Excerpts from a spatial dataset
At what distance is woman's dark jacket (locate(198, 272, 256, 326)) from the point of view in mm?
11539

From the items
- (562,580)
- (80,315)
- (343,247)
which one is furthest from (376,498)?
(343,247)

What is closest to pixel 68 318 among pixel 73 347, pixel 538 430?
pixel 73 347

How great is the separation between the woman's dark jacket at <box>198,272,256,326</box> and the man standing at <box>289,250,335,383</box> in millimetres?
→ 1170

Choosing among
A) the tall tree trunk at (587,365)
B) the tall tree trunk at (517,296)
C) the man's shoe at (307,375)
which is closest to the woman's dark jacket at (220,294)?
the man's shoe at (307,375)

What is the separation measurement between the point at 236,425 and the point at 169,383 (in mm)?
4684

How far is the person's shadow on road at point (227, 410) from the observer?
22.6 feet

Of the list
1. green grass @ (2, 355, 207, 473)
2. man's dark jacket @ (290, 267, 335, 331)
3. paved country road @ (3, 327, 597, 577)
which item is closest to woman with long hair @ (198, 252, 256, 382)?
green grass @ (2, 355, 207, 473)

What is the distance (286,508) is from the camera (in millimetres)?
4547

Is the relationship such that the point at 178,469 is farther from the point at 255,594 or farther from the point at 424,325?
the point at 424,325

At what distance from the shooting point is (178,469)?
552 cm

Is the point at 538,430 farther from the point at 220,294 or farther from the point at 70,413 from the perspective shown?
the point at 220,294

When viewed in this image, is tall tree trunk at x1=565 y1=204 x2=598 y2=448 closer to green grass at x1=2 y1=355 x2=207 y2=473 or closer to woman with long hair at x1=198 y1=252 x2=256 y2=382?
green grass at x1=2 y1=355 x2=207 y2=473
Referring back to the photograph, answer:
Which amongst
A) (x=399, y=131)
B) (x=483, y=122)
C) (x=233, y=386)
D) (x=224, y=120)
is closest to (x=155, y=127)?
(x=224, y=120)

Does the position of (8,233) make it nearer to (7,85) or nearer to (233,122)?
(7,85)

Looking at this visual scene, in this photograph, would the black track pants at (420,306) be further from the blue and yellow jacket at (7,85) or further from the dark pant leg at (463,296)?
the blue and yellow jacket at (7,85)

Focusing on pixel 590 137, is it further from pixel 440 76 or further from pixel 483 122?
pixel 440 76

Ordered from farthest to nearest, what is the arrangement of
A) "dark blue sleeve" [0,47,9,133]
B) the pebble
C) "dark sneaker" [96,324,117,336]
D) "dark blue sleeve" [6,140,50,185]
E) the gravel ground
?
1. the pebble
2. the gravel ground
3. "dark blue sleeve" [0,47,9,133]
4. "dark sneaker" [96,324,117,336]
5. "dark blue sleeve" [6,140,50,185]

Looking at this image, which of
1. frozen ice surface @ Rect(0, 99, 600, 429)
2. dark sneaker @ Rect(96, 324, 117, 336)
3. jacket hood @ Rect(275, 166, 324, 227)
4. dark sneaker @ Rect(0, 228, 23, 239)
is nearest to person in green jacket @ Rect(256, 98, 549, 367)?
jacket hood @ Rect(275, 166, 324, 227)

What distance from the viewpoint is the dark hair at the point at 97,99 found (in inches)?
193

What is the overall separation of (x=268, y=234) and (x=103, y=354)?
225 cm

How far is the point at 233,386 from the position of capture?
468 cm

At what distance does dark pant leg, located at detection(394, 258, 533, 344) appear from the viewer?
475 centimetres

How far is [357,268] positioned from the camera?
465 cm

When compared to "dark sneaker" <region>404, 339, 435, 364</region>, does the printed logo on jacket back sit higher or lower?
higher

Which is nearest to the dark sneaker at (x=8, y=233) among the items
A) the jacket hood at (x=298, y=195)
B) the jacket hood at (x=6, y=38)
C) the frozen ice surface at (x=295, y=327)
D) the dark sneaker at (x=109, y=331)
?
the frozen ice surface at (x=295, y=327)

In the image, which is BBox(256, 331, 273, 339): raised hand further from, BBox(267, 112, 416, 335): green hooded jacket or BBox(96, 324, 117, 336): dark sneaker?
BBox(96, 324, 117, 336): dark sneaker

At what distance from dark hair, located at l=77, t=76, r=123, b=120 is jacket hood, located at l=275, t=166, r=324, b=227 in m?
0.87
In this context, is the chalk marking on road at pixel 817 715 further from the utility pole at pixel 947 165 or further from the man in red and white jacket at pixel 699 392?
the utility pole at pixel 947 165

=== What the task asks ===
Quote all of the entries exactly as they appear.

=== Response below ===
At what distance is woman's dark jacket (locate(198, 272, 256, 326)) from the point of view in mm?
11539

From the items
- (562,580)
- (80,315)
- (343,247)
which one is furthest from (376,498)?
(343,247)

What is closest to pixel 68 318 among pixel 73 347, pixel 538 430?
pixel 73 347

How great is the separation between the woman's dark jacket at <box>198,272,256,326</box> and the man standing at <box>289,250,335,383</box> in millimetres?
→ 1170

Choosing among
A) the tall tree trunk at (587,365)
B) the tall tree trunk at (517,296)
C) the man's shoe at (307,375)
which is closest to the woman's dark jacket at (220,294)?
the man's shoe at (307,375)

What is the separation measurement between the point at 236,425 and the point at 169,383 (in mm)?
4684

How far is the person's shadow on road at point (227, 410) from the observer?
22.6 feet

Of the list
1. green grass @ (2, 355, 207, 473)
2. man's dark jacket @ (290, 267, 335, 331)
3. paved country road @ (3, 327, 597, 577)
which item is closest to woman with long hair @ (198, 252, 256, 382)?
green grass @ (2, 355, 207, 473)

What is the distance (286,508) is from the camera (in millimetres)?
4547

Is the relationship such that the point at 178,469 is farther from the point at 255,594 or farther from the point at 424,325?
the point at 424,325

At what distance from the shooting point is (178,469)?
552 cm

Is the point at 538,430 farther from the point at 220,294 or farther from the point at 70,413 from the perspective shown?
the point at 220,294

When viewed in this image, is tall tree trunk at x1=565 y1=204 x2=598 y2=448 closer to green grass at x1=2 y1=355 x2=207 y2=473 or closer to woman with long hair at x1=198 y1=252 x2=256 y2=382?
green grass at x1=2 y1=355 x2=207 y2=473
Referring back to the photograph, answer:
Which amongst
A) (x=399, y=131)
B) (x=483, y=122)
C) (x=233, y=386)
D) (x=224, y=120)
is closest to (x=155, y=127)?
(x=224, y=120)

Does the position of (8,233) make it nearer to (7,85) or nearer to (233,122)?
(7,85)

Looking at this visual scene, in this photograph, would the black track pants at (420,306) be further from the blue and yellow jacket at (7,85) or further from the dark pant leg at (463,296)?
the blue and yellow jacket at (7,85)

Focusing on pixel 590 137, is it further from pixel 440 76 or further from pixel 483 122?
pixel 440 76

Ordered from farthest to nearest, what is the arrangement of
A) "dark blue sleeve" [0,47,9,133]
B) the pebble
C) "dark sneaker" [96,324,117,336]
D) "dark blue sleeve" [6,140,50,185]
E) the gravel ground
?
1. the pebble
2. the gravel ground
3. "dark blue sleeve" [0,47,9,133]
4. "dark sneaker" [96,324,117,336]
5. "dark blue sleeve" [6,140,50,185]

Looking at this image, which of
1. frozen ice surface @ Rect(0, 99, 600, 429)
2. dark sneaker @ Rect(96, 324, 117, 336)
3. jacket hood @ Rect(275, 166, 324, 227)
4. dark sneaker @ Rect(0, 228, 23, 239)
is nearest to person in green jacket @ Rect(256, 98, 549, 367)?
jacket hood @ Rect(275, 166, 324, 227)

What distance from the viewpoint is the dark hair at the point at 97,99 found (in inches)?
193

What is the overall separation of (x=268, y=234) and (x=103, y=354)?
225 cm

How far is the point at 233,386 from the position of capture?
468 cm

At what distance does dark pant leg, located at detection(394, 258, 533, 344) appear from the viewer?
475 centimetres

How far is [357,268] positioned from the camera?
465 cm

When compared to "dark sneaker" <region>404, 339, 435, 364</region>, does the printed logo on jacket back sit higher or lower?
higher

Which is nearest to the dark sneaker at (x=8, y=233) among the items
A) the jacket hood at (x=298, y=195)
B) the jacket hood at (x=6, y=38)
C) the frozen ice surface at (x=295, y=327)
D) the dark sneaker at (x=109, y=331)
?
the frozen ice surface at (x=295, y=327)

In the image, which is BBox(256, 331, 273, 339): raised hand further from, BBox(267, 112, 416, 335): green hooded jacket or BBox(96, 324, 117, 336): dark sneaker?
BBox(96, 324, 117, 336): dark sneaker

At what distance from dark hair, located at l=77, t=76, r=123, b=120 is jacket hood, located at l=275, t=166, r=324, b=227 in m?
0.87
In this context, is the chalk marking on road at pixel 817 715 further from the utility pole at pixel 947 165 or further from the man in red and white jacket at pixel 699 392?
the utility pole at pixel 947 165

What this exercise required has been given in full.